Un rapport de McKinsey sur le poids des genres au sein des élites africaines, indique que l’égalité entre les femmes et les hommes « demeure encore éloignée ». Il note cependant que les femmes sont davantage présentes dans les conseils d’administration des grandes entreprises africaines que dans d’autres régions du monde, et que leur rôle au sein des exécutifs publics et des parlements nationaux s’est amélioré.

Malado Kaba, Nialé Kaba et Rosine Sori-Coulibaly, nommées au sein des nouveaux gouvernements du Burkina, de la Guinée et de la Côte d'Ivoire en janvier 2016. © DR/Issouf Sanogo/AFP
Malado Kaba, Nialé Kaba et Rosine Sori-Coulibaly, nommées au sein des nouveaux gouvernements du Burkina, de la Guinée et de la Côte d’Ivoire en janvier 2016. © DR/Issouf Sanogo/AFP

L’Afrique devant l’Asie,l’Amérique latine et l’Europre

Cela dit, ressort-il du rapport, l’Afrique n’est pas à la traîne.

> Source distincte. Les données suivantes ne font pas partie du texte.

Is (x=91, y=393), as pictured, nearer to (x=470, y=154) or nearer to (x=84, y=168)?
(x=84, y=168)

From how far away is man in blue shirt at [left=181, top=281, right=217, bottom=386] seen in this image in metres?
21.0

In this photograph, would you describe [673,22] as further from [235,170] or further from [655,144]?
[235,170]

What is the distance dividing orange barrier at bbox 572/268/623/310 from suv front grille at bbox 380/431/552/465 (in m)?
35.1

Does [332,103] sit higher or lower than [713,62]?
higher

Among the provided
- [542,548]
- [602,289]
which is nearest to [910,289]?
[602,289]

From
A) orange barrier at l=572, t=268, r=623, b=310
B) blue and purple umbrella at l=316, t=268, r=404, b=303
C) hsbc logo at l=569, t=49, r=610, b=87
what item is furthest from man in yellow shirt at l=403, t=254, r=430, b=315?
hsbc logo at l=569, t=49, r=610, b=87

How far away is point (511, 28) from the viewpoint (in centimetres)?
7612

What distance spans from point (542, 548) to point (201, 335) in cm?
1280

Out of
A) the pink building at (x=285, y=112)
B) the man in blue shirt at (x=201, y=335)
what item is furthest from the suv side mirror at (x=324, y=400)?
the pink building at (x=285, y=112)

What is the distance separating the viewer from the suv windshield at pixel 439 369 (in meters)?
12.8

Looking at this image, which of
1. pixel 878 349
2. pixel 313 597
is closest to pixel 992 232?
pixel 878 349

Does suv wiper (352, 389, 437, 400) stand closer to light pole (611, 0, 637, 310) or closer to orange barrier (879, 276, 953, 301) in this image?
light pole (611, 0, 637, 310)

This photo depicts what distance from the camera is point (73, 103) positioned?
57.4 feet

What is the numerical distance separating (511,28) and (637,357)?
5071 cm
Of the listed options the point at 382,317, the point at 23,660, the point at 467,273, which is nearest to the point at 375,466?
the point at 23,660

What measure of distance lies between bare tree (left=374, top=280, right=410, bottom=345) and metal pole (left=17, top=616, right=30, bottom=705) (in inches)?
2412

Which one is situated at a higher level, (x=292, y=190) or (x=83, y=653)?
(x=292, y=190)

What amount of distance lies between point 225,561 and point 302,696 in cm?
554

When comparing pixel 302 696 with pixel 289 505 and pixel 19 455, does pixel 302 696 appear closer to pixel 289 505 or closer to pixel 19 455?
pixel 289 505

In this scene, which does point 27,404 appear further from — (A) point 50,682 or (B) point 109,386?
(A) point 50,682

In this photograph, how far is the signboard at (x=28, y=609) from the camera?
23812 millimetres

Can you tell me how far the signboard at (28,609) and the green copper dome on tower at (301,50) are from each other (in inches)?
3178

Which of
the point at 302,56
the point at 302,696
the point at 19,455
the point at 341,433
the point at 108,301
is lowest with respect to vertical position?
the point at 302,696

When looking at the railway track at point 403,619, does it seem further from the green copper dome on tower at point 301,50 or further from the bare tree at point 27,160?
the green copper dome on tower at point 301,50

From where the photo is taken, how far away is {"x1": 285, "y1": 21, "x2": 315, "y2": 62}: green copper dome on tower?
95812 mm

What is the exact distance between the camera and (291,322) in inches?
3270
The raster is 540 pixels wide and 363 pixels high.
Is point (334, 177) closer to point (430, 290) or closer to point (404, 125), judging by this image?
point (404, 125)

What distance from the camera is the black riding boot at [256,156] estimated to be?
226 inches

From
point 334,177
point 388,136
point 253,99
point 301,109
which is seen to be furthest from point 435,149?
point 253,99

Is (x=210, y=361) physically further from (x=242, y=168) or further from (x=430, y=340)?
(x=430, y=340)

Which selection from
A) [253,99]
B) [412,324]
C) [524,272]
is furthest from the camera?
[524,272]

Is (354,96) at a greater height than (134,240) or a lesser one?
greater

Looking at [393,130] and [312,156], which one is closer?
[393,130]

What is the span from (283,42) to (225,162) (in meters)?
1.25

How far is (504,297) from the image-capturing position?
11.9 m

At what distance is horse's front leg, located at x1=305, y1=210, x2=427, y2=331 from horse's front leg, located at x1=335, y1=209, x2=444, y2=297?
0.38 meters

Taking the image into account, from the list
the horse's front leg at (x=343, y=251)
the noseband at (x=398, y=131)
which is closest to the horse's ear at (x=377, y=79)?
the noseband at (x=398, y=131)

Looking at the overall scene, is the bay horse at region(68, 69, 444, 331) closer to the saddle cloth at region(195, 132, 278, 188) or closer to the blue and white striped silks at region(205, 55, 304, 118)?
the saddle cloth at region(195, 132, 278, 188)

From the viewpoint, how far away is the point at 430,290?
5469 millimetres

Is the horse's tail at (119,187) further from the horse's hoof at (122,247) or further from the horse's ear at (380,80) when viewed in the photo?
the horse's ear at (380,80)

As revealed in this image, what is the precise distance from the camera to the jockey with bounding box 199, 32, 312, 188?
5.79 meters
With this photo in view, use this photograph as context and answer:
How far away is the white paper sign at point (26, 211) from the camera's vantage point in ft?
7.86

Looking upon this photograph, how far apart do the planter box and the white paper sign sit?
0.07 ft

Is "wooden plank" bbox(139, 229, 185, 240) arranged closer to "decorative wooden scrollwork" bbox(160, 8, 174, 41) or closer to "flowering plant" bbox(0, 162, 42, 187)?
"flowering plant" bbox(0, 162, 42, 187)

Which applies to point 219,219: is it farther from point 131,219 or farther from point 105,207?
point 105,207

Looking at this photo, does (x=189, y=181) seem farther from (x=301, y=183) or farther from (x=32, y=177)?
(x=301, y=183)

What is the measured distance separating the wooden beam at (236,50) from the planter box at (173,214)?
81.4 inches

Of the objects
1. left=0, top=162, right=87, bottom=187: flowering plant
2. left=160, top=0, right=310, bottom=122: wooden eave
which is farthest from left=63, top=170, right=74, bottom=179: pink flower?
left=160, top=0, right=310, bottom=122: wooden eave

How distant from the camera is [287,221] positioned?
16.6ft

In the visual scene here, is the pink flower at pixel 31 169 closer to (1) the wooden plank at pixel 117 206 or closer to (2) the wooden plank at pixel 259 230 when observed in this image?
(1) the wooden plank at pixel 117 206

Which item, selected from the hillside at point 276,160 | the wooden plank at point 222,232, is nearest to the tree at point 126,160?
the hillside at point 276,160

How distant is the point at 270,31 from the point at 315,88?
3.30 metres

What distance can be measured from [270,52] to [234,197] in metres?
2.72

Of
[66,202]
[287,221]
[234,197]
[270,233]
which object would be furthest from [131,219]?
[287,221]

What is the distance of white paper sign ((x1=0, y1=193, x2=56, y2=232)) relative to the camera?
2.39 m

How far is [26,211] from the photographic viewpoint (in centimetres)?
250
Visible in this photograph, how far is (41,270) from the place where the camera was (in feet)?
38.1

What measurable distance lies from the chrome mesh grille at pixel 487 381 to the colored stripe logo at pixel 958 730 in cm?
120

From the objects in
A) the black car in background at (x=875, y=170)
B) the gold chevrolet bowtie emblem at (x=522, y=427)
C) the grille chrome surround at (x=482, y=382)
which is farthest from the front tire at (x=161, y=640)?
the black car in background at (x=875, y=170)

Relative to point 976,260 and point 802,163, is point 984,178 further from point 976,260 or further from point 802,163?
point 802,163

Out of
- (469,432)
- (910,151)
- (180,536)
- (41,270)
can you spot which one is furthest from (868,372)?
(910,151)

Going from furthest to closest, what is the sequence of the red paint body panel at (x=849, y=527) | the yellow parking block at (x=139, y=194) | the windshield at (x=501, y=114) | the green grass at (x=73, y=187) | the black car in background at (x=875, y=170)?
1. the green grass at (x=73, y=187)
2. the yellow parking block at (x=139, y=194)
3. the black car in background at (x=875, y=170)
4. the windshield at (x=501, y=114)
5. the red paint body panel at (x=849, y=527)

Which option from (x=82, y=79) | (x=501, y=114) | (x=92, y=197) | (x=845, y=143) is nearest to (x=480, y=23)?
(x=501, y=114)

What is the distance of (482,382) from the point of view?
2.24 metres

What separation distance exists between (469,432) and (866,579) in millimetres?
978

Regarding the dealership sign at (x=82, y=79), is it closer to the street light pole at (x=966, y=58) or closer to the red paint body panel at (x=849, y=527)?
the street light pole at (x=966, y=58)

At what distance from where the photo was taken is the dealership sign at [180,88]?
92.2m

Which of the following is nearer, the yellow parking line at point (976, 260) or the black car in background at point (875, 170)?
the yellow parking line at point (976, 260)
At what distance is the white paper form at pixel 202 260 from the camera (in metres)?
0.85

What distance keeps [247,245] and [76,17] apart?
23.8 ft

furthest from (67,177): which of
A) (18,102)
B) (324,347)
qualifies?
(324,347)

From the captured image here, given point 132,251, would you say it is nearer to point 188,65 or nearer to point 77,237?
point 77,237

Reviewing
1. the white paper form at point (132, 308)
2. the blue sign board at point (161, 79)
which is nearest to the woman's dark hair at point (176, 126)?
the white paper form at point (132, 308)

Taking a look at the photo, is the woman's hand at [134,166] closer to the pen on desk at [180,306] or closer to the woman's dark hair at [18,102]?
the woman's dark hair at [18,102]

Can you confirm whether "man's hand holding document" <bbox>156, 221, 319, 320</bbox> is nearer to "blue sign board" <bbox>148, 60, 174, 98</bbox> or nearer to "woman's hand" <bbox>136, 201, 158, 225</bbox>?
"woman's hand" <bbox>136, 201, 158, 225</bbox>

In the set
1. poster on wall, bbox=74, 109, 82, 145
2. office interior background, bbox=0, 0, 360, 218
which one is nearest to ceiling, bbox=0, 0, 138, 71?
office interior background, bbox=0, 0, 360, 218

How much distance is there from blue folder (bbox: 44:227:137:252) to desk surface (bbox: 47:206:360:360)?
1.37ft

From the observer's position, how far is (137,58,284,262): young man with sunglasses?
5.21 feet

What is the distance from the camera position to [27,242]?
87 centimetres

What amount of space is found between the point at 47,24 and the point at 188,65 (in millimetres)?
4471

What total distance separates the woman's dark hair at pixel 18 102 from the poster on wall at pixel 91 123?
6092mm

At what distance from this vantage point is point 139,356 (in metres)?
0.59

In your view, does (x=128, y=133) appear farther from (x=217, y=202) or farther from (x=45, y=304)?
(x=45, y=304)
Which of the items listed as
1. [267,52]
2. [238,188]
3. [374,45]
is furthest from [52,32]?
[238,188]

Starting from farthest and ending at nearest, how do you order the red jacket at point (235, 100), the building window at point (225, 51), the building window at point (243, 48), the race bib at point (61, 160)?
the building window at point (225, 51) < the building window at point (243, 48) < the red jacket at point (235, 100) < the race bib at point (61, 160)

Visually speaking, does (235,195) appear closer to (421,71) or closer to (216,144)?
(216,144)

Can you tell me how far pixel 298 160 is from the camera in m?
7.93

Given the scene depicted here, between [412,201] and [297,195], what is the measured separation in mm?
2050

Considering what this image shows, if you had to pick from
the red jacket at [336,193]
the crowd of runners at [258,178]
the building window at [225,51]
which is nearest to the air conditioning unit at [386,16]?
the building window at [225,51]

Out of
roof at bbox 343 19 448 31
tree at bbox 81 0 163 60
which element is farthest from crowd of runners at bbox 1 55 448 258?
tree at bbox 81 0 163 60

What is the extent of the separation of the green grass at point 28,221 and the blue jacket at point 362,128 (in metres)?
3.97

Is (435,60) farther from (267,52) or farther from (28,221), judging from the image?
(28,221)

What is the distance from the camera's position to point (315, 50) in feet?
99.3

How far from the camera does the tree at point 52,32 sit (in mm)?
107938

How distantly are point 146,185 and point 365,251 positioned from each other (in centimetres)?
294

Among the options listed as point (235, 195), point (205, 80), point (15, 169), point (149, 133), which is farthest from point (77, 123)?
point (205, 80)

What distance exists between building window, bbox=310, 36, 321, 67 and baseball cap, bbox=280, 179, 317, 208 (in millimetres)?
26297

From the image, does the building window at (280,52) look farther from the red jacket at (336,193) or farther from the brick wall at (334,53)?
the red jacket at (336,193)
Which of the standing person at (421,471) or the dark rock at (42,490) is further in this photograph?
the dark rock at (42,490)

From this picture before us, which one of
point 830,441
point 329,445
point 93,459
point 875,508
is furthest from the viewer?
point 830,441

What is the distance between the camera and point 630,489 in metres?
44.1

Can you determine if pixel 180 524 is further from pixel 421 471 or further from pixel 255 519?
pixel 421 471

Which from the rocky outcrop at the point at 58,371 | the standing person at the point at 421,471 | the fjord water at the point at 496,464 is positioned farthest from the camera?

Ainsi, dans les 210 sociétés africaines cotées dans 14 Bourses* dont les organigrammes ont été examinés par les équipes de McKinsey, il ressort que 5 % de femmes sont directrices exécutives et que 15 % d’entre elles occupent des places au sein des conseils d’administration.

C’est mieux qu’en Asie (4 % et 10 %) et qu’en Amérique latine (2 % et 6 %). L’Europe (3 % et 18 %) fait mieux pour les conseils d’administration mais moins bien pour les directrices exécutives, et les États-Unis (5 % et 17 %) sont devant.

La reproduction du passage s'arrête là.